What this task involves - Please rewrite the items as a Markdown table with two columns, Row for the row number and Item for the line, leaving out any blank lines. Begin at the first item and stop after the line that contains "Bride getting dressed tying her bridal shoes".
[Start of Attachment]
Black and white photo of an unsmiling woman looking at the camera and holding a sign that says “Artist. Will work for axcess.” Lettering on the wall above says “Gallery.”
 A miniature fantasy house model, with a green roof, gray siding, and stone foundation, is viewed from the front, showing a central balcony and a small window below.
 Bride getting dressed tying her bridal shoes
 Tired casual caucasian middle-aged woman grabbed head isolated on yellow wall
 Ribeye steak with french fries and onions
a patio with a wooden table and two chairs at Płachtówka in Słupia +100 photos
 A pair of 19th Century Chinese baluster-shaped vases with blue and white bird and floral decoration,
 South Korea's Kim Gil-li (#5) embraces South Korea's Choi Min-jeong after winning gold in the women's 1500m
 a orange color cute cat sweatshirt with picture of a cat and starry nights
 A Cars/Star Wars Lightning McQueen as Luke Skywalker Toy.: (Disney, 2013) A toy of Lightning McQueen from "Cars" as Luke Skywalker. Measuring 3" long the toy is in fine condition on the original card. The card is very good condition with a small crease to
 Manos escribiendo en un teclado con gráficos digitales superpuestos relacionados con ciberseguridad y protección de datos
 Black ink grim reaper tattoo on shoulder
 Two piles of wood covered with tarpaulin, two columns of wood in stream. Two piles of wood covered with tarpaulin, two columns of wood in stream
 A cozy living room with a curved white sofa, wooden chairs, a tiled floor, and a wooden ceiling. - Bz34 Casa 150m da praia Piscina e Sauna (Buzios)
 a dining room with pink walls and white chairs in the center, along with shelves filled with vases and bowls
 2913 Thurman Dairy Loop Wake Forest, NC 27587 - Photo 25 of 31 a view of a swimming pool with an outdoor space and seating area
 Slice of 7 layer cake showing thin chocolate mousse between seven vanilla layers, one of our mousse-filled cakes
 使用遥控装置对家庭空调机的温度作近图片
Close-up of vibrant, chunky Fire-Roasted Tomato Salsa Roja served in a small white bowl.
[End of Attachment]
Response box -
| Row | Item |
|---|---|
| 1 | Black and white photo of an unsmiling woman looking at the camera and holding a sign that says “Artist. Will work for axcess.” Lettering on the wall above says “Gallery.” |
| 2 |  A miniature fantasy house model, with a green roof, gray siding, and stone foundation, is viewed from the front, showing a central balcony and a small window below. |
| 3 |  Bride getting dressed tying her bridal shoes |